* _What is required_:
Your output is the line containing "Considering the man's" plus all lines after it to the end of the records, reproduced exactly, with nothing else.

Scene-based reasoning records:
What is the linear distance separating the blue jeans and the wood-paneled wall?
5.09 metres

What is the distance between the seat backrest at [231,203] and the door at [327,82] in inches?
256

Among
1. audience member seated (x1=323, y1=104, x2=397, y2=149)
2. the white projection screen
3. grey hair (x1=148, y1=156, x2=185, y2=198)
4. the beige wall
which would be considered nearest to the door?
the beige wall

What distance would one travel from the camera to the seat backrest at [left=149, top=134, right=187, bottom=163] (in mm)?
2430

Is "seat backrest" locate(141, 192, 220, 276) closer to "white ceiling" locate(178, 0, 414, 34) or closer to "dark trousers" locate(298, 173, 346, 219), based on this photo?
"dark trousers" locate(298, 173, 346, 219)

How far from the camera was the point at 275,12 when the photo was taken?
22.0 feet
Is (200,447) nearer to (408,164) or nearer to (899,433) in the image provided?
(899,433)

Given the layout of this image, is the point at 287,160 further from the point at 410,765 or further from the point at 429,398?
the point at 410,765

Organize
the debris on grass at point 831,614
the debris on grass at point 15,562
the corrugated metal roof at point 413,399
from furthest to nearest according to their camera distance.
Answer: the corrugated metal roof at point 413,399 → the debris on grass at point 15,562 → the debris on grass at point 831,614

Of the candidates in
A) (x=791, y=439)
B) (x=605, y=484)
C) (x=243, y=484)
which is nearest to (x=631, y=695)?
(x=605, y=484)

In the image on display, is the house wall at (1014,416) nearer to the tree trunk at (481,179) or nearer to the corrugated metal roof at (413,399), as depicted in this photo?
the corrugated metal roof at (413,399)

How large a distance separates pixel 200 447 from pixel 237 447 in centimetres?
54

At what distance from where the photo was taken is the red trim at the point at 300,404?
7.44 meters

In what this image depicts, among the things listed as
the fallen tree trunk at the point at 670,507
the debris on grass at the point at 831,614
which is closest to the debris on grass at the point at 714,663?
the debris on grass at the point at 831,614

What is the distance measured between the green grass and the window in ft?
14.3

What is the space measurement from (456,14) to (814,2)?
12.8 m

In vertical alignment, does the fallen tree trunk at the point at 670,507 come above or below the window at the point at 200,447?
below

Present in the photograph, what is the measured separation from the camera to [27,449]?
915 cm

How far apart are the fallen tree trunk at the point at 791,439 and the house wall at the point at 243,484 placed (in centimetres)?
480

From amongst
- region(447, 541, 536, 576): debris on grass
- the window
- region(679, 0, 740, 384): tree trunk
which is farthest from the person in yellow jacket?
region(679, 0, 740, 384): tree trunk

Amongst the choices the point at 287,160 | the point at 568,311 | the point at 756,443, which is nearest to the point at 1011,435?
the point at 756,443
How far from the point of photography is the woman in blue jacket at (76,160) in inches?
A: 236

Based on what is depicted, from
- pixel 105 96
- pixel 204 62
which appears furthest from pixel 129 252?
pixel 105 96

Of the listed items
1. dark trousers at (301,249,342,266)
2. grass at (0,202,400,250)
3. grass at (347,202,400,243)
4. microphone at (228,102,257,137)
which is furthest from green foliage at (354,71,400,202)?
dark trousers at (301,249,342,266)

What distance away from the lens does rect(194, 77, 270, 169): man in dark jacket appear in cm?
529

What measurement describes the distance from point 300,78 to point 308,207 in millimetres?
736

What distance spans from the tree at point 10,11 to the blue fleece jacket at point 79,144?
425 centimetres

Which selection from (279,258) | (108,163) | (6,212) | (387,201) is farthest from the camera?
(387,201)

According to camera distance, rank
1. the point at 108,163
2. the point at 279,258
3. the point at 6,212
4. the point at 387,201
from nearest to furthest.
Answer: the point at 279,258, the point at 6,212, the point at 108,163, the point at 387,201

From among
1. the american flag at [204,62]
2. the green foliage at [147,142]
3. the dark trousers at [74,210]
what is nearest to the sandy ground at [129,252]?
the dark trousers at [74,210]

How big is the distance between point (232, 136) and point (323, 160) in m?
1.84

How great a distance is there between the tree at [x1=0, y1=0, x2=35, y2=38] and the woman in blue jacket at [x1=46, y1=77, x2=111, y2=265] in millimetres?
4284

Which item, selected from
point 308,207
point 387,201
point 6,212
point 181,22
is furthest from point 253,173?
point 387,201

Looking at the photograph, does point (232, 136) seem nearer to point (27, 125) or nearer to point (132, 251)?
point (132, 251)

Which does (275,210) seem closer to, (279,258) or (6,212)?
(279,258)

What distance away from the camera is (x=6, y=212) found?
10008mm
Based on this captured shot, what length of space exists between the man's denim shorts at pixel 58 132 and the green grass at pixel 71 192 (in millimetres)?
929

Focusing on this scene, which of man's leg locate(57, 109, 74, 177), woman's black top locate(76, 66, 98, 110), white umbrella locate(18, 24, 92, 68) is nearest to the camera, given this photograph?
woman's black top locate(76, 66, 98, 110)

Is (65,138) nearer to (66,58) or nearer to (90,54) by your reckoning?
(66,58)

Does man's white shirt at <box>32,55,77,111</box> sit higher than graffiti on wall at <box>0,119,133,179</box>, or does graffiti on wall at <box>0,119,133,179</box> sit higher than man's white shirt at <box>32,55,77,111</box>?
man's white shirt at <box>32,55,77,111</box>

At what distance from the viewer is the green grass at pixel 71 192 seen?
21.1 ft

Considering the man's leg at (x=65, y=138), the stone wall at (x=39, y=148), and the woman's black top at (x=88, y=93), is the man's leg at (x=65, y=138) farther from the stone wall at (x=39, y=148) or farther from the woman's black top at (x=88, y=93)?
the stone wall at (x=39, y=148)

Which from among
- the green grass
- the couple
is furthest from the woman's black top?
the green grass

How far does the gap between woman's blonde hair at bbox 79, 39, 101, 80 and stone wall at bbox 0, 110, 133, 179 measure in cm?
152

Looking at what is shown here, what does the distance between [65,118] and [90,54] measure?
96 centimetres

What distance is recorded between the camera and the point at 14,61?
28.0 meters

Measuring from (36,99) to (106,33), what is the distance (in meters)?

* _Final result_:
Considering the man's leg at (x=65, y=138), the stone wall at (x=39, y=148), and the woman's black top at (x=88, y=93), is the man's leg at (x=65, y=138) farther from the stone wall at (x=39, y=148) or farther from the woman's black top at (x=88, y=93)?
the stone wall at (x=39, y=148)

Which from among
- the green grass
- the couple
is furthest from the woman's black top?
the green grass

How far does the gap between woman's blonde hair at bbox 79, 39, 101, 80 and stone wall at bbox 0, 110, 133, 179 measure in cm?
152

Looking at what is shown here, what does the distance between [65,118] and [90,54] measure?
96 centimetres

What distance is recorded between the camera and the point at 14,61?
28.0 meters

Measuring from (36,99) to (106,33), what is the distance (in meters)?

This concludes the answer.